Initialement prévue pour poser une deuxième ancre en affourchage, elle a été détournée de son objet pour servir de support à une main de fer. Son avantage à ce niveau étant le verrouillage que son manillon permet sur la chaîne principale. Sur le concept, seul Wichard propose un verrouillage, mais on sait sa médiocre qualité. Tous les autres système de croc peuvent décrocher brutalement sur un rappel dans du clapot.
On s’est donc mis à phosphorer sur le concept d’une “Kong” remplaçant le ou les nœuds de bosse. Et là, c’est l’œuf de Christophe Colomb :
Je n’ai besoin de deux câblots qu’en cas extrême
Les réglages de la ligne
On peut alors
- Opter pour la longueur de chaîne que l’on souhaite
- Choisir la longueur, la résistance du câblot
- Et panacher les réglages de la pose de la manille de mouillage sur la chaîne, en fonction des fonds, de la hauteur d’eau, des conditions météo.

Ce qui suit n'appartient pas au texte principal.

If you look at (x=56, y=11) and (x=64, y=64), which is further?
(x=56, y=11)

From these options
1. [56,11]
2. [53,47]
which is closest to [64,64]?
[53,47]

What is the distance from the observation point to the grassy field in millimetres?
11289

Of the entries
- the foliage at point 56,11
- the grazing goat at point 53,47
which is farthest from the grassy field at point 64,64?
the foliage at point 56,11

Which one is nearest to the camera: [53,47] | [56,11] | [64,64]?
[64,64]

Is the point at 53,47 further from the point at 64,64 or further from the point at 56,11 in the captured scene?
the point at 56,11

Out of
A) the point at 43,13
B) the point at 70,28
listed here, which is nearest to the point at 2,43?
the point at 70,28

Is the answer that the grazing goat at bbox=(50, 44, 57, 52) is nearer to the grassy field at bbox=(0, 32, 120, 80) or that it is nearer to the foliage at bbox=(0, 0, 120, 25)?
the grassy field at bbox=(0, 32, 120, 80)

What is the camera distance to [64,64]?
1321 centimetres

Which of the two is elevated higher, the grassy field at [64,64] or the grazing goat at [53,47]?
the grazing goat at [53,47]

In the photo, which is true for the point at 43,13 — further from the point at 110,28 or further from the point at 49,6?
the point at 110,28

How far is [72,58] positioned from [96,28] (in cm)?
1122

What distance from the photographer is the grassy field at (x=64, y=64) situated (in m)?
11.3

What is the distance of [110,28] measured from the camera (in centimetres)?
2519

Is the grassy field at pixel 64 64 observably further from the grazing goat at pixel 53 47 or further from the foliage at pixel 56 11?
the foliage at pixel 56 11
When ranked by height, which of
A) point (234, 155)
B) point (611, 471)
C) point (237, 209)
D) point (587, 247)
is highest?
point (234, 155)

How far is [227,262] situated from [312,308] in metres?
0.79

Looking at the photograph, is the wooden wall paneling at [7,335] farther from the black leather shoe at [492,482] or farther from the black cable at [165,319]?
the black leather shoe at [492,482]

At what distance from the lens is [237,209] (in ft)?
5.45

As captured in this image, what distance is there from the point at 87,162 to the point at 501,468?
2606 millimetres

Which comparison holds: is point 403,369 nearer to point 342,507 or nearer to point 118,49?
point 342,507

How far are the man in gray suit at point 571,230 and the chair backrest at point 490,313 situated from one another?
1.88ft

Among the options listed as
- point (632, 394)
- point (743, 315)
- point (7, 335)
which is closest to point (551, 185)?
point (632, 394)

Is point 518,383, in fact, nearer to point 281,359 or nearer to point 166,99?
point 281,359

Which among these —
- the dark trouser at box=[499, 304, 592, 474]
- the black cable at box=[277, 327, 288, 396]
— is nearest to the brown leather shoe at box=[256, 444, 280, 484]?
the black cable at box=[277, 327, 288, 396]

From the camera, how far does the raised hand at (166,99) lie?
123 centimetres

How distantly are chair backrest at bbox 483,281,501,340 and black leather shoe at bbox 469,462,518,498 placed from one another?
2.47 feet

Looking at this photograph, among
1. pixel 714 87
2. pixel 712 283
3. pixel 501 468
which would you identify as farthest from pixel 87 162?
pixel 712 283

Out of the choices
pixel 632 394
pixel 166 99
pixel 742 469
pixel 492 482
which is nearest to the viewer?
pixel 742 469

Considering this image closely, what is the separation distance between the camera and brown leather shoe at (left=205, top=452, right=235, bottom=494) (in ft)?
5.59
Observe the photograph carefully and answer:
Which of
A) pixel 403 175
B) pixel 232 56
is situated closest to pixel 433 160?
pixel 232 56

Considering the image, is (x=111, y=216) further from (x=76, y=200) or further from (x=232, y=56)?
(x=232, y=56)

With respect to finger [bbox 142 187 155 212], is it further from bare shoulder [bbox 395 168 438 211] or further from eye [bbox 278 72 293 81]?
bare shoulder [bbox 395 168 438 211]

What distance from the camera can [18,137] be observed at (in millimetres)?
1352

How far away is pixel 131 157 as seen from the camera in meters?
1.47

Et bien sûr, le tableur d’Artimon validera ces hypothèses. Voir les photos ci dessous
règlage de beau temps | règlage par temps maniable | règlage de gros temps | détail de positionnement |
- Réglage de beau temps
- 10 m de fond
- 40 m de chaîne
- 8 m de câblot
- La chaîne est relâchée et sortie du barbotin
- Réglage de temps maniable
- 10 m de fond
- 50 m de chaîne
- 8 m de câblot
- La chaîne relâchée, est sortie du barbotin, et fixée au taquet
- Réglage de gros temps
- 10 m de fond
- 60 m de chaîne
- 8 m de câblot à bâbord
- 8 m de câblot à tribord
- La chaîne est sortie du barbotin, et plonge, retenue par le câblot tribord, fixé au taquet, avec un retour vers l’étalingure dans
la baille de mouillage. Le câblot bâbord travaille en harmonie avec celui de tribord
- détail de positionnement de la manille, en cavalier sur un chaînon. Une fois vissé, le “manillon imperdable”, bloquera le tout. on peut l’assurer avec un petit bout ou un rilsan.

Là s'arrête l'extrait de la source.